If you're looking for a short term prediction, I expect with, let's say 80% confidence, that the OpenAI IPO later this year will be quietly cancelled or face a WeWork moment and be loudly cancelled. Too much of what we think we know about the economics of modern AI is built on trust in people who aren't trustworthy, and the presumption that VCs would check the financials carefully when we know they strap on blinders once they see a revenue graph they like.


My feeling is that some event will happen close-to-IPO that spooks investors, that results in OAI not IPO'ing. Remember if there are under-writers involved they will not want to go forward.

Then they will face financial distress, and questions over how they get the funding to continue as a going-concern. The only way that'll happen is via issues of shares at a lower price aka destroying the valuation of OAI compared with today.

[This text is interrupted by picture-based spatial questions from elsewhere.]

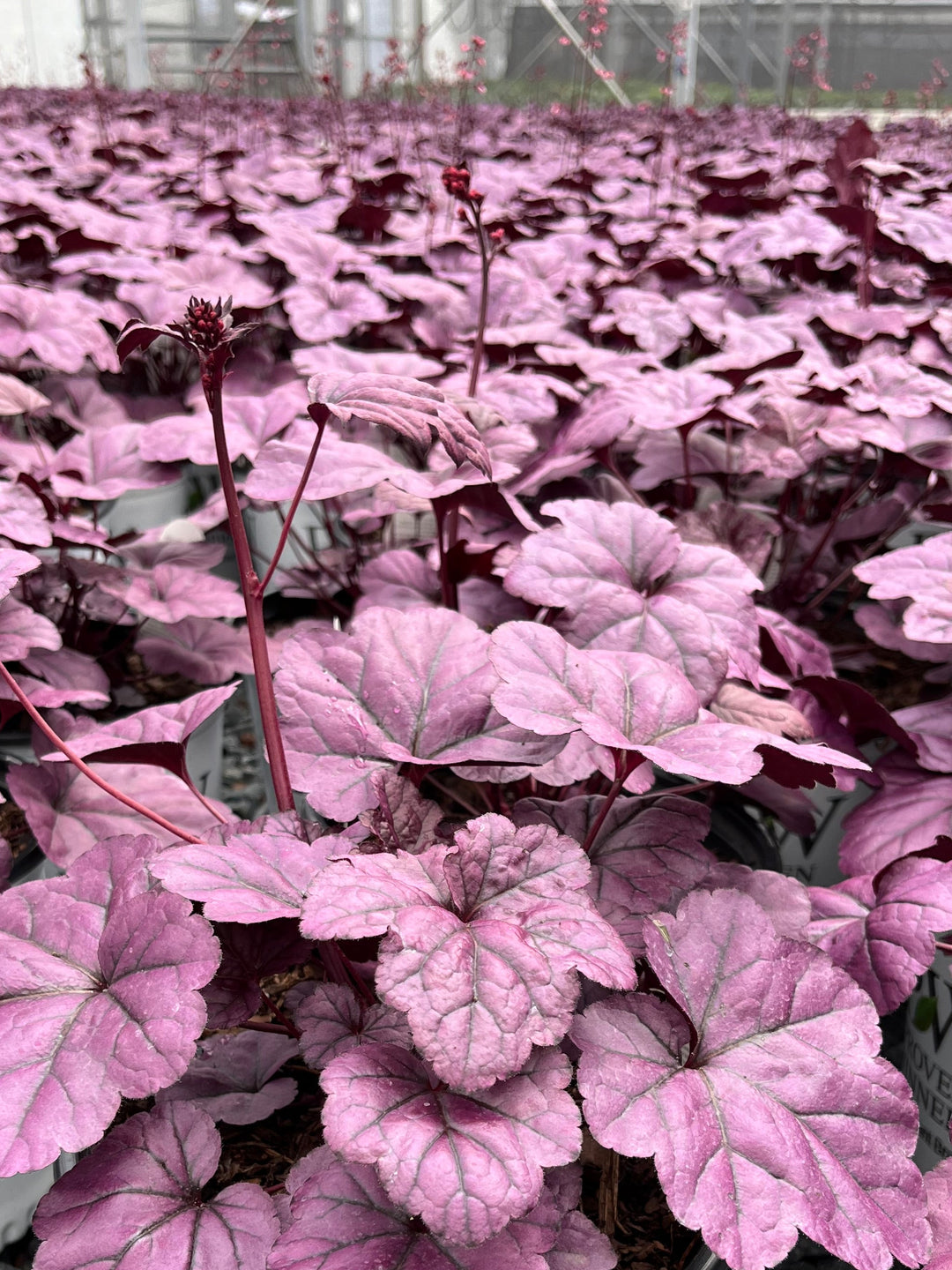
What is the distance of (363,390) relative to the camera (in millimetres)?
736

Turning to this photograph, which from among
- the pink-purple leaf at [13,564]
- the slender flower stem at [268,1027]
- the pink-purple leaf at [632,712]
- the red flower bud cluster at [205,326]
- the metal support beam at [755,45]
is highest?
the metal support beam at [755,45]

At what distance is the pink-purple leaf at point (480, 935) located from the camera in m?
0.57

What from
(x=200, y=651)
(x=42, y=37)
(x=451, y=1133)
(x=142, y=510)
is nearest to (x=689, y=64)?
(x=42, y=37)

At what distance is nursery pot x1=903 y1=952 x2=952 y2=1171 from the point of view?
103cm

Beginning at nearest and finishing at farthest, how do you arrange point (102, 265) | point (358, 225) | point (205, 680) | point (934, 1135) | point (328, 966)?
point (328, 966), point (934, 1135), point (205, 680), point (102, 265), point (358, 225)

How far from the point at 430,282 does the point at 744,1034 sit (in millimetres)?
1607

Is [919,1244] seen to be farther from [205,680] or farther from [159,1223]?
[205,680]

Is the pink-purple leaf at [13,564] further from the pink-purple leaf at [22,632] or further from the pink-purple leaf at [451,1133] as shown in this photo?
the pink-purple leaf at [451,1133]

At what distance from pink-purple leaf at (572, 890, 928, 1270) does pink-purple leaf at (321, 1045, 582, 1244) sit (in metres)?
0.04

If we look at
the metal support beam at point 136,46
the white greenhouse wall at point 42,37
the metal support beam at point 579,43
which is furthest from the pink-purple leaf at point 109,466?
the white greenhouse wall at point 42,37

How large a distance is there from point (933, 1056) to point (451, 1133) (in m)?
0.71

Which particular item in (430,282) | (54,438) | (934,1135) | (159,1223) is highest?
(430,282)

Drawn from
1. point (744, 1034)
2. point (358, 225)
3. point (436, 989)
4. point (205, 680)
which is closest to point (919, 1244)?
point (744, 1034)

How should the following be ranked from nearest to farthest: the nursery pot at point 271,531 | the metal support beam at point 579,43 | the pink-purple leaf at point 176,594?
1. the pink-purple leaf at point 176,594
2. the nursery pot at point 271,531
3. the metal support beam at point 579,43
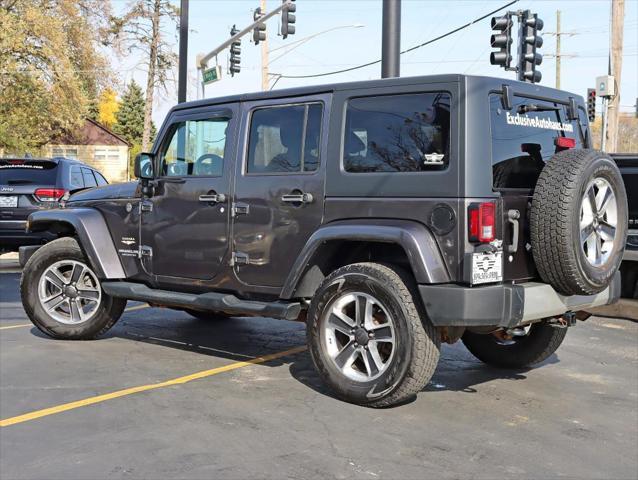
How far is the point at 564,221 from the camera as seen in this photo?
4.74 meters

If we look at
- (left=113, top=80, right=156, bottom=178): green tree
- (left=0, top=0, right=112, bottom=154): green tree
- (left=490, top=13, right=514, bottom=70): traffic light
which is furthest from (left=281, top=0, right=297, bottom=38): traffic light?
(left=113, top=80, right=156, bottom=178): green tree

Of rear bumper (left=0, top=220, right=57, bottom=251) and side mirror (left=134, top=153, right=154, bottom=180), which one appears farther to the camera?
rear bumper (left=0, top=220, right=57, bottom=251)

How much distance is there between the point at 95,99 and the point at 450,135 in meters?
36.2

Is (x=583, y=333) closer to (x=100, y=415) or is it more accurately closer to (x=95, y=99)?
(x=100, y=415)

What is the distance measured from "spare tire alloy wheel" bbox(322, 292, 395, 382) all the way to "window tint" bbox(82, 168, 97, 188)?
8833mm

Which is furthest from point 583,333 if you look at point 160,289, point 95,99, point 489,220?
point 95,99

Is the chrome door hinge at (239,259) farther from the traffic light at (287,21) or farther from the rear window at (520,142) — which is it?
the traffic light at (287,21)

Anthropic in comparison will be OK, as they have focused on building a viable business enterprise.


OpenAI (which is not a publicly traded company) will cause a market crash if they do not IPO or have lackluster IPO?

Only in the same sense that Lehman collapsing caused the 2008 crash. Nothing is monocausal, and crashes rarely happen all at once, but I expect it to be a big “uh oh” moment for investors.

Lehman was a huge part of US economy at the time it collapsed, OpenAI is a private company...

Lehman’s market cap was an order of magnitude smaller than the current OpenAI valuation, I think even in inflation-adjusted terms. The intuition that a private company is small and can’t pose systemic risks just isn’t true anymore.